Video: Ten thousand march in Copenhagen against anti-gay laws in Russia
Five times the number of participants than were expected took to the streets of Copenhagen earlier this week to protest against Russian President Vladimir Putin, and anti-gay laws passed in Russia.
Ten thousand people turned up to the rally on Tuesday to demonstrate against the Russian laws which ban the promotion of “non traditional relationships”, the adoption of Russian children by foreign same-sex couples, and make it possible for the government to fine groups, including LGBT charities, for receiving foreign donations as “foreign agents”.

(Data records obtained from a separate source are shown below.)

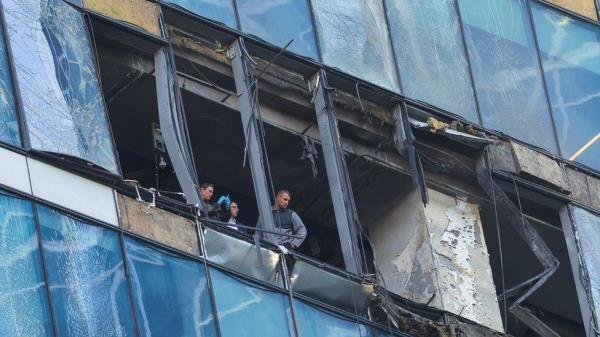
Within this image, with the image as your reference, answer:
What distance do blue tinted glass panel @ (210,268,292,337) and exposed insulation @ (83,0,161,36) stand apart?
3703mm

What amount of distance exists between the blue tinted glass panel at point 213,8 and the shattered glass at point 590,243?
6098mm

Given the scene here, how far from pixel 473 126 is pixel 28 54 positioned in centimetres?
801

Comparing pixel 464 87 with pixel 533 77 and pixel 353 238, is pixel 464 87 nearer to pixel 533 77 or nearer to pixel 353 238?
pixel 533 77

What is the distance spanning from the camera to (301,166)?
32.9 metres

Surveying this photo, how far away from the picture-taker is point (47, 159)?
27109 mm

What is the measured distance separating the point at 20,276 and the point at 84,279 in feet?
3.25

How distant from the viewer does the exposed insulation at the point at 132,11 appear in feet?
97.6

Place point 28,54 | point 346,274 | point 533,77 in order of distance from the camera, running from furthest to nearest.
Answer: point 533,77
point 346,274
point 28,54

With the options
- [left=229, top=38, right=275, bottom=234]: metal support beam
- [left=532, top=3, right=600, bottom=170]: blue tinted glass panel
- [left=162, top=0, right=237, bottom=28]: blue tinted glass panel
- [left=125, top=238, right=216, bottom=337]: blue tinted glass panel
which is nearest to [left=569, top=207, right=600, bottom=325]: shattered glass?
[left=532, top=3, right=600, bottom=170]: blue tinted glass panel

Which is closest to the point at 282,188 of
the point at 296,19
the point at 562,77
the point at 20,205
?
the point at 296,19

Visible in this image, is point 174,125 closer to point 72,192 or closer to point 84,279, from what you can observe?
point 72,192

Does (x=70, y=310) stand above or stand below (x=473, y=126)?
below

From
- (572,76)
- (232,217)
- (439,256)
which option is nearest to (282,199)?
(232,217)

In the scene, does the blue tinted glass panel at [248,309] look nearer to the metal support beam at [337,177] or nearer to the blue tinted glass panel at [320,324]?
the blue tinted glass panel at [320,324]
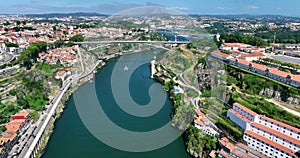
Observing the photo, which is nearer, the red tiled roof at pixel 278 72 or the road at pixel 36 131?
the road at pixel 36 131

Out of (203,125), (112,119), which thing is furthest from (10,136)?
(203,125)

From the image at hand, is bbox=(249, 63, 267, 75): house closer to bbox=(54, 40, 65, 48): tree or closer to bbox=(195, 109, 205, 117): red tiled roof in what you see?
bbox=(195, 109, 205, 117): red tiled roof

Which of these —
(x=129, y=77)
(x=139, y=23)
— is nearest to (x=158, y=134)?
(x=129, y=77)

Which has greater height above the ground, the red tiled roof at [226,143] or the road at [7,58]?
the road at [7,58]

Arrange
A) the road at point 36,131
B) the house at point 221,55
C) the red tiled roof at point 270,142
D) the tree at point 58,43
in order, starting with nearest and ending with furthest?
1. the red tiled roof at point 270,142
2. the road at point 36,131
3. the house at point 221,55
4. the tree at point 58,43

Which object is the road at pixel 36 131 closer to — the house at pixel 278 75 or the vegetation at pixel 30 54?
the vegetation at pixel 30 54

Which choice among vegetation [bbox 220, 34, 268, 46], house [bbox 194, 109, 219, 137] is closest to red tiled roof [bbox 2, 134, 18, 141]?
house [bbox 194, 109, 219, 137]

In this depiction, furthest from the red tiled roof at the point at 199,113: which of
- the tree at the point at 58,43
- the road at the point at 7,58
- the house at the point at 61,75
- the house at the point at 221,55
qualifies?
the tree at the point at 58,43
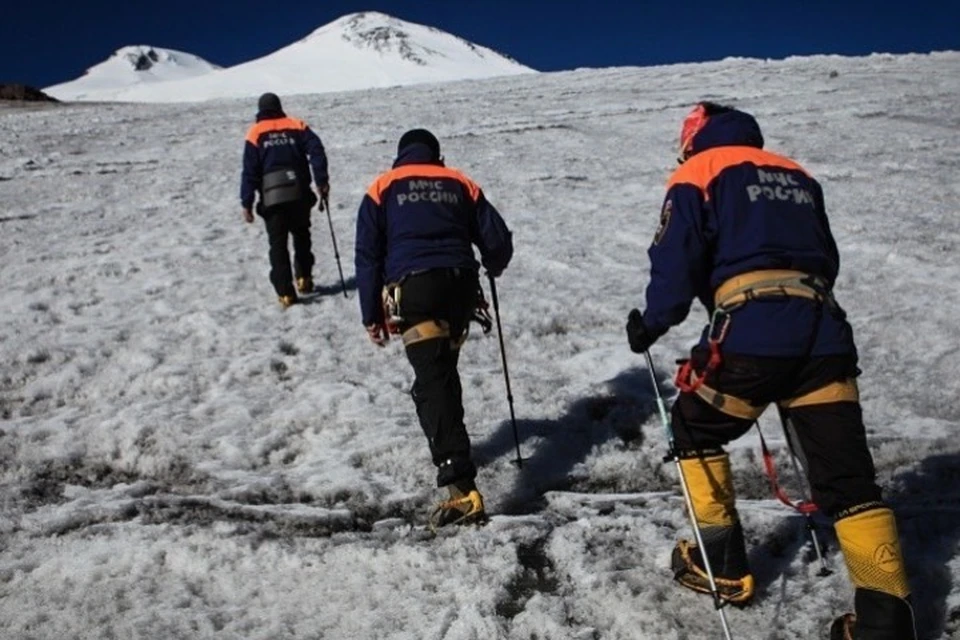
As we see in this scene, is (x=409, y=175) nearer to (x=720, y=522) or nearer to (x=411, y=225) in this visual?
(x=411, y=225)

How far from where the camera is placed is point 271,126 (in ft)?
29.1

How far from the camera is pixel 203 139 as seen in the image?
19.7 m

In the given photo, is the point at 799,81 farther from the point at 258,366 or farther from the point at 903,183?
the point at 258,366

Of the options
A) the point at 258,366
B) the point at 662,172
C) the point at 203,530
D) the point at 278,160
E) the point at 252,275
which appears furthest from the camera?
the point at 662,172

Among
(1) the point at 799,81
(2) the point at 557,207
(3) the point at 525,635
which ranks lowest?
(3) the point at 525,635

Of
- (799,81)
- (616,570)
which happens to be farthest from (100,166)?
(799,81)

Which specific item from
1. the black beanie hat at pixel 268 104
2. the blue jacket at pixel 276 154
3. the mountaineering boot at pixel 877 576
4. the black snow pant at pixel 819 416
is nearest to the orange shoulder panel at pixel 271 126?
the blue jacket at pixel 276 154

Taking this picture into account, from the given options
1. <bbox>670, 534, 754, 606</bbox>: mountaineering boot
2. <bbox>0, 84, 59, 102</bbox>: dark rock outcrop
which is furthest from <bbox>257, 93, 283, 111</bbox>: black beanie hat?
<bbox>0, 84, 59, 102</bbox>: dark rock outcrop

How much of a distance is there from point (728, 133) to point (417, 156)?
2189 millimetres

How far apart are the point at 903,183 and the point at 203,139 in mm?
16512

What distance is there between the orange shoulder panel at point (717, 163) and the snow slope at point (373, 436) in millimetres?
2087

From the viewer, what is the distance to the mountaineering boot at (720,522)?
360 centimetres

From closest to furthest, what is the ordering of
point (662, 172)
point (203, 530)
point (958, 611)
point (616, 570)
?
point (958, 611)
point (616, 570)
point (203, 530)
point (662, 172)

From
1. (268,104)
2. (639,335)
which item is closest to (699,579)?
(639,335)
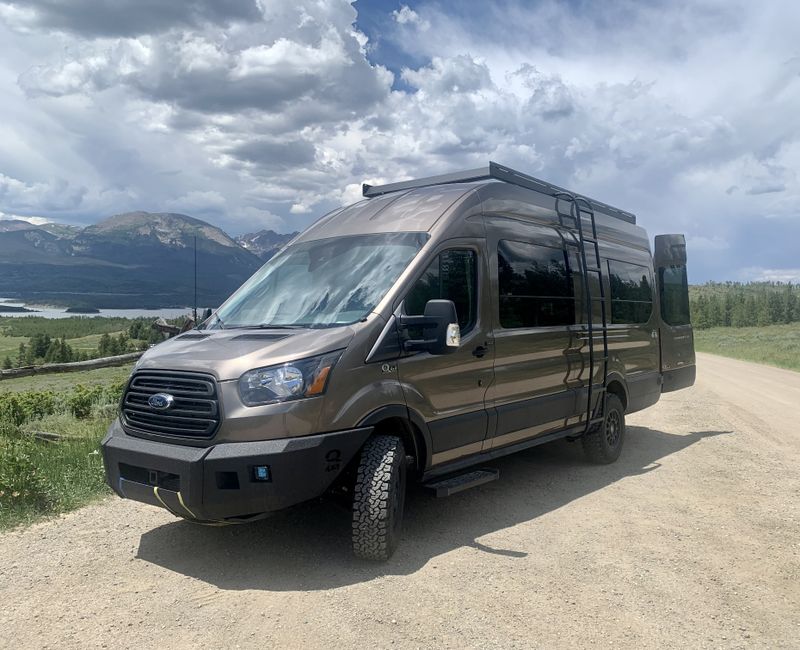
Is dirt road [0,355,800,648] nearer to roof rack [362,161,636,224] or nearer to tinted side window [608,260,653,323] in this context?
tinted side window [608,260,653,323]

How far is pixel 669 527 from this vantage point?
5520 mm

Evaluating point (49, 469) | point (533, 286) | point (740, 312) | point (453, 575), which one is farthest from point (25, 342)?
point (453, 575)

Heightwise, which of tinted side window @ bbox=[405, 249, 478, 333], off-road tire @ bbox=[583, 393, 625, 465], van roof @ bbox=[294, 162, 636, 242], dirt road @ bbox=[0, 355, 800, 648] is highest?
van roof @ bbox=[294, 162, 636, 242]

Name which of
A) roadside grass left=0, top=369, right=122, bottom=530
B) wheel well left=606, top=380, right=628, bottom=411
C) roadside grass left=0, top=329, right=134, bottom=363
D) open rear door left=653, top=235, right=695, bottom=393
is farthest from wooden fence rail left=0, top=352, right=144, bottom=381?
roadside grass left=0, top=329, right=134, bottom=363

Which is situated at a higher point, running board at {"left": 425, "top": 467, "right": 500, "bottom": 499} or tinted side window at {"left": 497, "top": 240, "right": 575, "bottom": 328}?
tinted side window at {"left": 497, "top": 240, "right": 575, "bottom": 328}

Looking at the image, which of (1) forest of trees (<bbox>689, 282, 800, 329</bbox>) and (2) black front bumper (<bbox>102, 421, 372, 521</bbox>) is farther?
(1) forest of trees (<bbox>689, 282, 800, 329</bbox>)

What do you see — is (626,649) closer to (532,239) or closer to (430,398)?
(430,398)

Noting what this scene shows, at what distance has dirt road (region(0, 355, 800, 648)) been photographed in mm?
3740

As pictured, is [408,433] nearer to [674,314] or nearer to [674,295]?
[674,314]

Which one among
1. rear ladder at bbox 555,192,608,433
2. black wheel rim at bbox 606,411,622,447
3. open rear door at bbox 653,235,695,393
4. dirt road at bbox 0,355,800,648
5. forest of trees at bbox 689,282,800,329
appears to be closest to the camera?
dirt road at bbox 0,355,800,648

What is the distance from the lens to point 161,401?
14.8ft

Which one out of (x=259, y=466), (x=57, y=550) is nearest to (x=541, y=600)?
(x=259, y=466)

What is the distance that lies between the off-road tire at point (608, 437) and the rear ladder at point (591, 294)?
0.56ft

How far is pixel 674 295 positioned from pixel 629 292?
1.80m
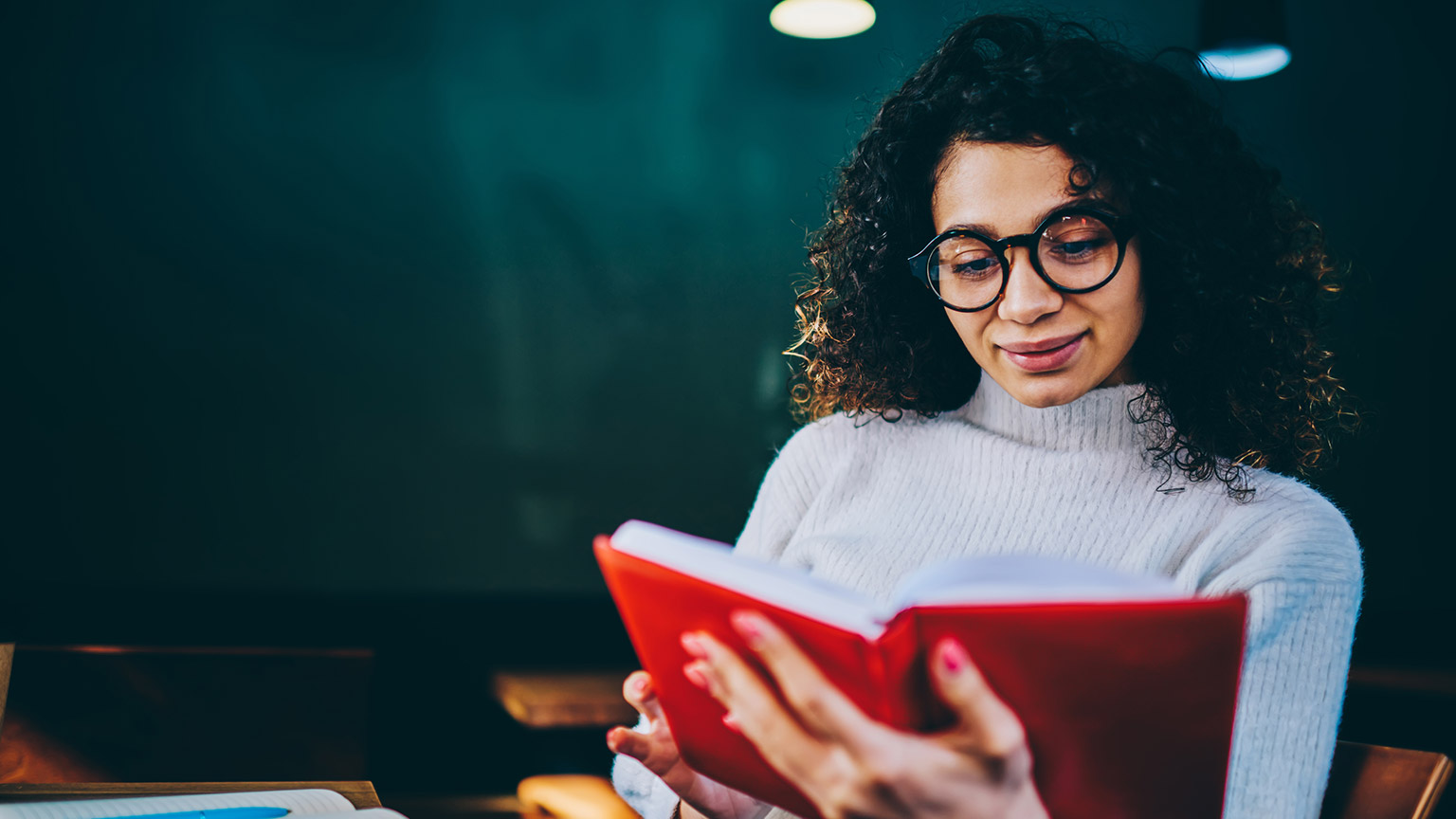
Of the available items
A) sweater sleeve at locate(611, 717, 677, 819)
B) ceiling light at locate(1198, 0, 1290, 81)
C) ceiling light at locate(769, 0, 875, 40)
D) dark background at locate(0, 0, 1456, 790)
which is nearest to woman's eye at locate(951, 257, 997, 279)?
sweater sleeve at locate(611, 717, 677, 819)

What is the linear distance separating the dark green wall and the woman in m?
2.34

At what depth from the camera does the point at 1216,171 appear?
1.00 m

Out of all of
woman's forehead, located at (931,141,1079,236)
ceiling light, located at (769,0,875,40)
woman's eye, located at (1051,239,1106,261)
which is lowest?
woman's eye, located at (1051,239,1106,261)

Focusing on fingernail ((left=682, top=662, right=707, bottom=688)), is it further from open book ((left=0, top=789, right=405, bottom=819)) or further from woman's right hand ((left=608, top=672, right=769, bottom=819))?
open book ((left=0, top=789, right=405, bottom=819))

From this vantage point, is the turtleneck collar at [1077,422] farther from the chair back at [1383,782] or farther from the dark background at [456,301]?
the dark background at [456,301]

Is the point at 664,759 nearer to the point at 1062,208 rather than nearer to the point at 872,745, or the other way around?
the point at 872,745

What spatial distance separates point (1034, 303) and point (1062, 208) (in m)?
0.10

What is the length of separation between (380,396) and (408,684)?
3.43 feet

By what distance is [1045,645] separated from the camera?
1.66 feet

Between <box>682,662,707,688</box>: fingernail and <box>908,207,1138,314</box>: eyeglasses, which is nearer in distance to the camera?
<box>682,662,707,688</box>: fingernail

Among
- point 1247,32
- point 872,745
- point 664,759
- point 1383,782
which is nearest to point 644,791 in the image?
point 664,759

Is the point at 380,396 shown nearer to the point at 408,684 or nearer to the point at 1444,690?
the point at 408,684

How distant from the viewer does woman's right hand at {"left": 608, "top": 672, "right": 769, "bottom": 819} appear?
0.82m

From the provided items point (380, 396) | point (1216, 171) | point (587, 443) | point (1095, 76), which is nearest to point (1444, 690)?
point (1216, 171)
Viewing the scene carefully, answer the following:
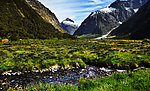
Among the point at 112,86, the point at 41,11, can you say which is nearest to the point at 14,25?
the point at 41,11

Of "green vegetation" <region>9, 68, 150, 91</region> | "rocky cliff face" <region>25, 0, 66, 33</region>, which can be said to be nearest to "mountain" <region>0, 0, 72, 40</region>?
"rocky cliff face" <region>25, 0, 66, 33</region>

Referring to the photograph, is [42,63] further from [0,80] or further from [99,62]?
[99,62]

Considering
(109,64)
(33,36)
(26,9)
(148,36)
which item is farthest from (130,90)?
(148,36)

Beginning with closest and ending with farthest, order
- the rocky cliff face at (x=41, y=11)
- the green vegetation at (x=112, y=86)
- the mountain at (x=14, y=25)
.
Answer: the green vegetation at (x=112, y=86)
the mountain at (x=14, y=25)
the rocky cliff face at (x=41, y=11)

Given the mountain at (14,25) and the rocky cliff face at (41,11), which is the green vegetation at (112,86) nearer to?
the mountain at (14,25)

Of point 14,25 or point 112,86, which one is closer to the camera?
point 112,86

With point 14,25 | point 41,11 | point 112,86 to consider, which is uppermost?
point 41,11

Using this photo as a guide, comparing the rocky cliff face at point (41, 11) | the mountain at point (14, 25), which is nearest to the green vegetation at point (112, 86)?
the mountain at point (14, 25)

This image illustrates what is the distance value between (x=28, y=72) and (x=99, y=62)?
496 inches

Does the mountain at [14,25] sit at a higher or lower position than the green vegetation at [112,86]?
higher

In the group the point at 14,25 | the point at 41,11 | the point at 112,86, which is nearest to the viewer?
the point at 112,86

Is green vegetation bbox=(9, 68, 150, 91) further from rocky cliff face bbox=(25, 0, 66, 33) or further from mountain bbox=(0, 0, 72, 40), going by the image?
rocky cliff face bbox=(25, 0, 66, 33)

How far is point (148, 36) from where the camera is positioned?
11031 cm

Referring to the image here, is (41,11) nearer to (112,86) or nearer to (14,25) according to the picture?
(14,25)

Organisers of the demonstrators in the Danish capital had expected 2,000 to turn up to the rally, but media reports out of the country suggest that five times that number attended.
The video, posted by Eyes on Denmark, features footage of the 10,000 in attendance, some of whom paint zebra crossings in rainbow colours, carry rainbow balloons, and placards protesting the Russian laws.
Denmark’s Foreign Minister, Villy Søvndal warned Russia they would raise the issue at the European Council and potentially take the issue to the United Nations should Russia continue down its current path. He said: “The law is objectionable. It risks fostering discrimination and the abuse of minorities in Russian society – something we have already seen examples of, and to which the law gives the stamp of approval. We will hold Russia to its international obligations.”
President Vladimir Putin signed the law in June banning the promotion of “non-traditional relationships” toward minors, a move that has been criticised as part of a broader crackdown on Russia’s gay community. Other laws banning the adoption of Russian children by foreign same-sex couples, and one which enables organisations receiving funding from abroad to be fined as “foreign agents”, were also passed.
The laws have so far sparked controversy among LGBT activists, with some calling for a boycott of the 2014 Games. Others have also called to boycott Russian vodka as a form of protest.